Орест нанес еще один удар — на этот раз в грудь. На землю брызнула кровь. Ее темные капли также окропили нагрудник и лицо микенца. Неоптолем ощутил вкус крови во рту и резкую слабость. Да, это был конец.
В глазах Ореста он увидел холодную, лютую жестокость. Микены мстили теперь всем мирмидонцам в лице Неоптолема… Мстили за то, что возгордившийся народец вступил в войну против могучего Львиного города. За то, что младший сын царька Пелея осмелился посягнуть на возлюбленную великого Атрида. За дерзкие слова и взгляды. За ночное нападение на Кносс. За все разом.
Неоптолем догадывался, что его будут мучить — удар за ударом. Это закончится, лишь когда растерзанный комок плоти, бывший ранее царевичем Фтии, замрет у подножия чужого дворца. А до этой поры его будут рубить на части… Точно и безжалостно.
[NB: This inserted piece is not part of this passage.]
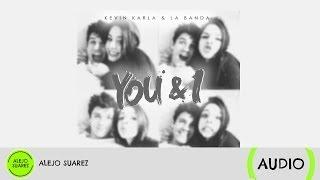 You & I (spanish version) - Kevin Karla & La Banda (Audio)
Конца страшнее сложно было представить. Мирмидонцу захотелось взмолиться о быстрой смерти или прикончить себя самостоятельно, избавившись разом от всех страданий. Но войдет ли он тогда в блаженную землю, что открыта лишь для бойцов? Кем он предстанет перед великими обитателями загробного царства — воителем или малодушным трусом?
Силы у Неоптолема иссякли, и мирмидонский царевич рухнул на колени. Меч показался чудовищно тяжелым… лишь усилием воли поверженный гигант продолжал удерживать рукоять. Перед глазами плыла мутная завеса. Сумеет ли он напоследок нанести хотя бы один удар ненавистному врагу?
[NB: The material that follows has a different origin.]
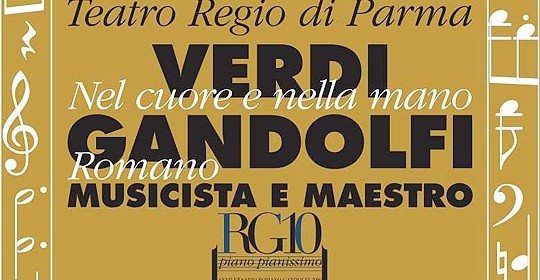 """""""Verdi nel cuore e nella mano"""", convegno al Teatro Regio"""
Орест приблизился. Неоптолем приготовился, что его начнут терзать клинком, нанося рану за раной, и собрал все силы для единственного рывка. Если боги смилостивятся, он все-таки заберет микенца с собой!..
Неожиданно Орест посмотрел в сторону, словно что-то привлекло его внимание. Посмотрел… и замер, подобно каменному изваянию.
Неоптолем тяжело повернул голову в том же направлении. Там раскинулся громадный Кносский дворец, толпились люди. Приближенные царя, слуги и стражники, взбудораженные ночным нападением, выбежали наружу и теперь наблюдали за происходящим. Среди них выделялась две тонкие, напряженные фигуры в богатых одеждах, взявшиеся за руки. Гермиона и ее брат Идамант видели все, что происходило внизу.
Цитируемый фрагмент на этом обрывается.